Despite being un-human, Matrix is floored by the question. Isn't it the 'right' thing to do to save people, to help. But it seems foreign to the reporter who is only looking to tell something juicy.
Hoping to get Supergirl to talk, the reporter asks Supergirl to talk about a 'typical day' in her life.
So Supergirl tells the story of the baby and the dead man.
The hurricane is raging. The baby's mother is in active labor, trying to drive herself to the hospital. Luckily Supergirl arrives, hoists the car up and heads to the hospital. On the way there, she sees a car swerving on the road, a telephone pole about to fall down and crush it.

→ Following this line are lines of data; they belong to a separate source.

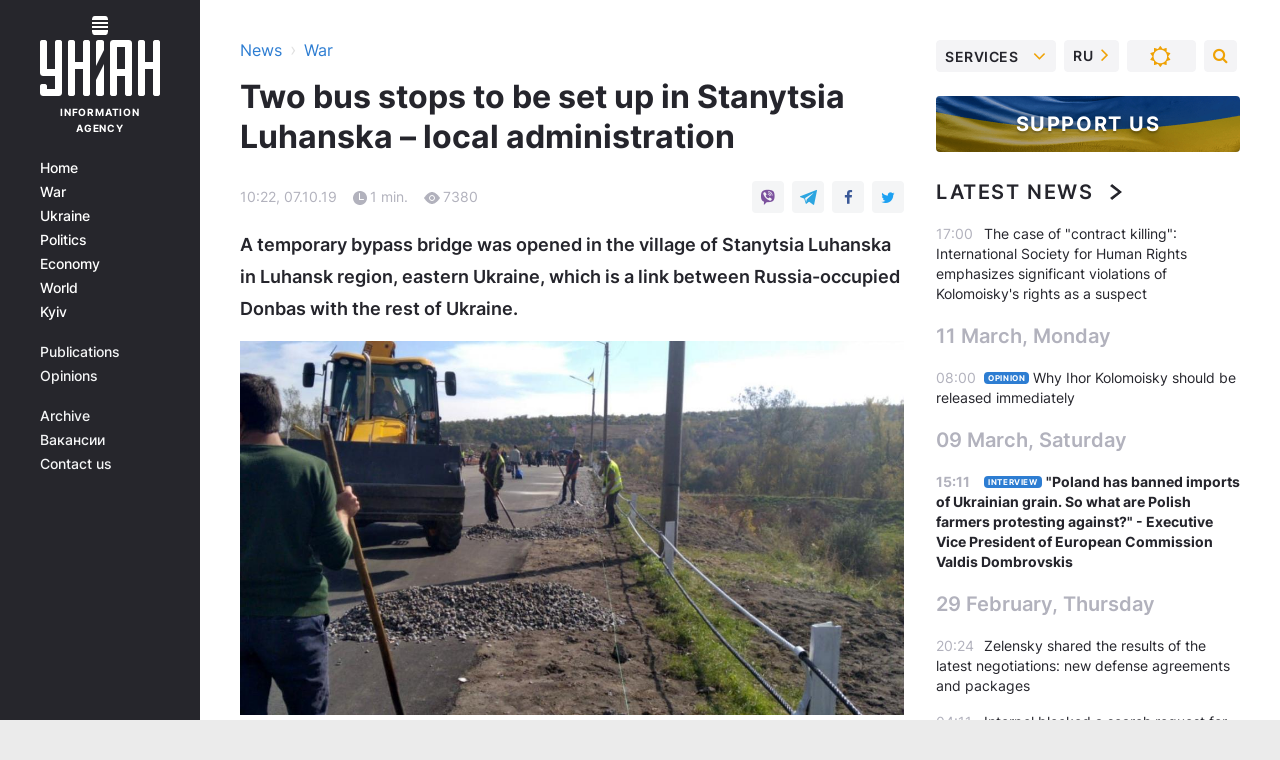

--- FILE ---
content_type: application/javascript; charset=utf-8
request_url: https://fundingchoicesmessages.google.com/f/AGSKWxUW_7YUrZR8mmzfyzjDO0svuISj2T7tk_SSHWsctIyepUmhlIzPc6Xqx6ufaAWXszzbcihKs6iQRnKx8P6-0-Xk-qUUjFZPWwUV_6KOpIxyEjmsdK3QlmWvZz3oBfv7DPC_HyKOF_aHsG7wlbg_v9Ic3n73EvFgzmZrVkMmRHuF6sK-0QrGfqkU8Q==/_/cashad./adx/ads?/ads-no-/adchoices16..org/gads/
body_size: -1289
content:
window['cad50320-6cc5-402b-9e51-a6c276beb09c'] = true;

--- FILE ---
content_type: application/javascript; charset=utf-8
request_url: https://fundingchoicesmessages.google.com/f/AGSKWxUxGvEec7rH8KWwkZdKlLOW4LufW08a-1ZLZmRhwSjNpHyRbStYEQaqt9-6R60YDSrZUwsEfkgeYkDgKvvwP6OlWmm-Ax_QncSikRbGR40YogY6rbDeoeYhLFaGca4wv0XMv_Q=?fccs=W251bGwsbnVsbCxudWxsLG51bGwsbnVsbCxudWxsLFsxNzY5MzM2NTE4LDQ1NTAwMDAwMF0sbnVsbCxudWxsLG51bGwsW251bGwsWzddXSwiaHR0cHM6Ly93d3cudW5pYW4uaW5mby93YXIvMTA3MTA5MjQtdHdvLWJ1cy1zdG9wcy10by1iZS1zZXQtdXAtaW4tc3Rhbnl0c2lhLWx1aGFuc2thLWxvY2FsLWFkbWluaXN0cmF0aW9uLmh0bWwiLG51bGwsW1s4LCJrNjFQQmptazZPMCJdLFs5LCJlbi1VUyJdLFsxOSwiMiJdLFsxNywiWzBdIl0sWzI0LCIiXSxbMjksImZhbHNlIl1dXQ
body_size: -225
content:
if (typeof __googlefc.fcKernelManager.run === 'function') {"use strict";this.default_ContributorServingResponseClientJs=this.default_ContributorServingResponseClientJs||{};(function(_){var window=this;
try{
var QH=function(a){this.A=_.t(a)};_.u(QH,_.J);var RH=_.ed(QH);var SH=function(a,b,c){this.B=a;this.params=b;this.j=c;this.l=_.F(this.params,4);this.o=new _.dh(this.B.document,_.O(this.params,3),new _.Qg(_.Qk(this.j)))};SH.prototype.run=function(){if(_.P(this.params,10)){var a=this.o;var b=_.eh(a);b=_.Od(b,4);_.ih(a,b)}a=_.Rk(this.j)?_.be(_.Rk(this.j)):new _.de;_.ee(a,9);_.F(a,4)!==1&&_.G(a,4,this.l===2||this.l===3?1:2);_.Fg(this.params,5)&&(b=_.O(this.params,5),_.hg(a,6,b));return a};var TH=function(){};TH.prototype.run=function(a,b){var c,d;return _.v(function(e){c=RH(b);d=(new SH(a,c,_.A(c,_.Pk,2))).run();return e.return({ia:_.L(d)})})};_.Tk(8,new TH);
}catch(e){_._DumpException(e)}
}).call(this,this.default_ContributorServingResponseClientJs);
// Google Inc.

//# sourceURL=/_/mss/boq-content-ads-contributor/_/js/k=boq-content-ads-contributor.ContributorServingResponseClientJs.en_US.k61PBjmk6O0.es5.O/d=1/exm=kernel_loader,loader_js_executable/ed=1/rs=AJlcJMztj-kAdg6DB63MlSG3pP52LjSptg/m=web_iab_tcf_v2_signal_executable
__googlefc.fcKernelManager.run('\x5b\x5b\x5b8,\x22\x5bnull,\x5b\x5bnull,null,null,\\\x22https:\/\/fundingchoicesmessages.google.com\/f\/AGSKWxU7rF4oAsCvKpjqCu1CuE1RvLdCibLL_syPHigt6XWeEBso4MXfKs2jALZcZVHRXHyqNsXUfD0t861YOvEXPccwZZ_TZDeKCOHaHFW9fHBFrPpmhaRfHt0WkhAgGmJlRMd-jYs\\\\u003d\\\x22\x5d,null,null,\x5bnull,null,null,\\\x22https:\/\/fundingchoicesmessages.google.com\/el\/AGSKWxUVSI2ywsg8nX6Sojz8-IRNqn5pdv6gE7G-7_Z0AHoDd8Msc7XOST6vFuZ5Upnqm9-xSFEs3pHPwNHVzHR8G3JwxZltC7ewKYcU5e7I4oz-jXSufyG1dDg4OZ1EDWd_OZOTwc0\\\\u003d\\\x22\x5d,null,\x5bnull,\x5b7\x5d\x5d\x5d,\\\x22unian.info\\\x22,1,\\\x22en\\\x22,null,null,null,null,1\x5d\x22\x5d\x5d,\x5bnull,null,null,\x22https:\/\/fundingchoicesmessages.google.com\/f\/AGSKWxWyxTUcIaMaWHONjCbpj9dVXXzYHvFjollkvuYi_HuqGig8lqHh_-b8_MnsBawTDYYvY3Ko61wCb-5oP9L-SxP1eK2iGCocUuB3uOrWrus2kgYWkAmqXkR_HLvCJ2sD16g-bKQ\\u003d\x22\x5d\x5d');}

Using a psi-blast, Supergirl diverts the pole. But the car nevertheless slams into the mountainside. Supergirl has to make a choice. Does she stop to check in on this driver knowing it will delay getting the mother to the hospital? Or does she fly on?

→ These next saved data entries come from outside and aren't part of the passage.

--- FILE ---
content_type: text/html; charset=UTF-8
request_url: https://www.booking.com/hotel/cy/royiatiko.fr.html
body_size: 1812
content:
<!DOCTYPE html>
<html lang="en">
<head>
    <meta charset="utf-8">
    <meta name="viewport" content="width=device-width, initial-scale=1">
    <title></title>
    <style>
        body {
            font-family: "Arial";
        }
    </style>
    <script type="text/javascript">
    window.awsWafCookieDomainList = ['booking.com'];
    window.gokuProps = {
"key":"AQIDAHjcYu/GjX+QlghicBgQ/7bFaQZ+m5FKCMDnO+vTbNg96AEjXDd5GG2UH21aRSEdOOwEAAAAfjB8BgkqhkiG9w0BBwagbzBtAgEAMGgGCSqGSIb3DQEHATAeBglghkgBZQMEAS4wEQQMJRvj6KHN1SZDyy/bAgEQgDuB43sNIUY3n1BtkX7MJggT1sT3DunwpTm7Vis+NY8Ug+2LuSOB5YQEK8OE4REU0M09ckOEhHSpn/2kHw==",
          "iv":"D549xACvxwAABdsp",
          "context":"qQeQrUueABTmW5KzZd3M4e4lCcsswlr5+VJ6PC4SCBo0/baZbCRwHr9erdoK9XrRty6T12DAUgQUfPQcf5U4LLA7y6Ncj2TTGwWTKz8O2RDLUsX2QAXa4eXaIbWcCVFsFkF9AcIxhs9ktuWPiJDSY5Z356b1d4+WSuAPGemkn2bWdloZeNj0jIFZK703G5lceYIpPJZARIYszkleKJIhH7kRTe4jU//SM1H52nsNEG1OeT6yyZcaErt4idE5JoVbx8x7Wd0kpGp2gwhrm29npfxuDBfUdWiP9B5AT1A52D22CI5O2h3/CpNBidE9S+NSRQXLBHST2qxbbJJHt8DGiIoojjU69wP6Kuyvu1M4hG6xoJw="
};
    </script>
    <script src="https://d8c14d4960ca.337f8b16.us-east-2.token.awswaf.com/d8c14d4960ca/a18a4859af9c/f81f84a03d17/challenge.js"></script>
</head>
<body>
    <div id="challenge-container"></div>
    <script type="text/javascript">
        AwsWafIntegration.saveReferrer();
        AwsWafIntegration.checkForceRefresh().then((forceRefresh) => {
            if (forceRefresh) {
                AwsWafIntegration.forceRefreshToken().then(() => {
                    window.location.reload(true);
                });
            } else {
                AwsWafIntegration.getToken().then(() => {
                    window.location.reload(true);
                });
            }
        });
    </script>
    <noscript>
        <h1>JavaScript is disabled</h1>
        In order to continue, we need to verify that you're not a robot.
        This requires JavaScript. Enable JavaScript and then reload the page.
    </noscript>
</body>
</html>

Triage is tricky. And people can second guess themselves over those decisions. Supergirl makes the tough choice. She doesn't delay flying the mother in for care. Was it the right choice knowing that the baby survived?
On returning to the car, Supergirl sees that the driver is dead, crushed against the steering column. Would stopping before have saved his life? Did she make the right choice? Can you be everywhere? Do everything?
She gives the reporter a blurb. "I don't have anything outside of trying to help people. My 'life' is nothing like yours. Life is a concept I'm still trying to wrestle with. Sometimes I wonder if I even am alive ... if any of us are ... and what it all means.:
But that idea of life. Of having a life. Of living. Of helping people. And being real. All those themes are touched on, are ruminated on in the Peter David title. We see the reporter say that this Supergirl isn't looking for answers right now. She is looking for the questions.
The back of this Showcase shows us that Supergirl #1 is coming out soon.
From the first issue, when we learn that Matrix has merged with Linda Danvers, is now 'alive', David jumps into this sort of philosophical look on good and evil, life and death, sin and redemption wrapped in a super-hero book. I have said it before and I will say it again. I will hold Supergirl 1-50 by Peter David against any book as a long form superior comic arc. Brilliant.
As part of a Supergirl collection, I would say this issue is a key prelude to the solo title. If you are a fan of the David book, you should look for this. Plus, it is Terry Dodson drawing Supergirl!! And while hard to find, my guess is it is simply in a $1 box waiting to be discovered.
It reminds me of how great this character became over time. It also makes me wonder why DC decided to revisit her at one of the lower points of this Supergirl's career.